Closed joshuacwnewton closed 4 months ago

joshuacwnewton commented 1 year ago

Context -- This older SCT issue:

Received a comment saying:

Will be tackled by https://github.com/sct-pipeline/contrast-agnostic-softseg-spinalcord

This issue is for following up on the task of verifying whether the new model performs better than the existing models on images with spinal cord compression.

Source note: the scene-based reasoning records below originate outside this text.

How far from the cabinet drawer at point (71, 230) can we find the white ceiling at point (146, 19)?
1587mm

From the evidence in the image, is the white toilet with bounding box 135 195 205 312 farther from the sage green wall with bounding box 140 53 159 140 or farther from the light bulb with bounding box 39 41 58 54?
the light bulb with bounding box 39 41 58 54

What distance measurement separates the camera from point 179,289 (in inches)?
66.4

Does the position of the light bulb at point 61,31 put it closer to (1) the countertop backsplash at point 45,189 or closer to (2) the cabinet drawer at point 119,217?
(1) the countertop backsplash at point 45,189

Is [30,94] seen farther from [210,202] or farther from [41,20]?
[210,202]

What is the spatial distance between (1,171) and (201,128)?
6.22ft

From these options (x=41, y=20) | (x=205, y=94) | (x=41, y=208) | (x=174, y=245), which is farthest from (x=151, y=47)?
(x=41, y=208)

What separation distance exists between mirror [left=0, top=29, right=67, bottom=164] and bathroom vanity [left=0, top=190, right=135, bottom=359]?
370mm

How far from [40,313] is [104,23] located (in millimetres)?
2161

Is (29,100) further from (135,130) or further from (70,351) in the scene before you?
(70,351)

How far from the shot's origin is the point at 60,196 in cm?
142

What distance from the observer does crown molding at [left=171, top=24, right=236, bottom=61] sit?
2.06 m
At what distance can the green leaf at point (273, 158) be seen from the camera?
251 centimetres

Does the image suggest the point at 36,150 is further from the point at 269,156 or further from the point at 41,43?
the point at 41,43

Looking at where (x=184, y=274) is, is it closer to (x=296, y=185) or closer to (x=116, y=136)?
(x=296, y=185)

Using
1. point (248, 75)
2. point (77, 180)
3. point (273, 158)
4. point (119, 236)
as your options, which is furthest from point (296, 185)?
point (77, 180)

naga-karthik commented 1 year ago

Thanks for the follow-up @joshuacwnewton ! We are in the process of finalizing the contrast-agnostic model this week. Once it's done, I will post the QC report of the model tested on some subjects with compression! Thanks for your patience!

naga-karthik commented 4 months ago

Hey @joshuacwnewton ! It's been a while but we have gotten around to this finally! The latest release of contrast-agnostic (which is also in SCT v6.3 now) works reasonably well on compression data. Please let me know if there are any subjects you wanted to test.

joshuacwnewton commented 4 months ago

Please let me know if there are any subjects you wanted to test.

Personally, I'm not sure which subjects to test on outside of the image mentioned in the original issue:

path to image : /duke/projects/ml_sci_prognosis/issue/issuedeepseg#2470

Thankfully, the image is still at the same location, so I tried running the contrast agnostic model, and the results are significantly better (no empty slices, much more accurate segmentation):

ezgif-7-6b02c13461

(Red: sct_deepseg -task seg_sc_contrast_agnostic, blue: sct_deepseg_sc)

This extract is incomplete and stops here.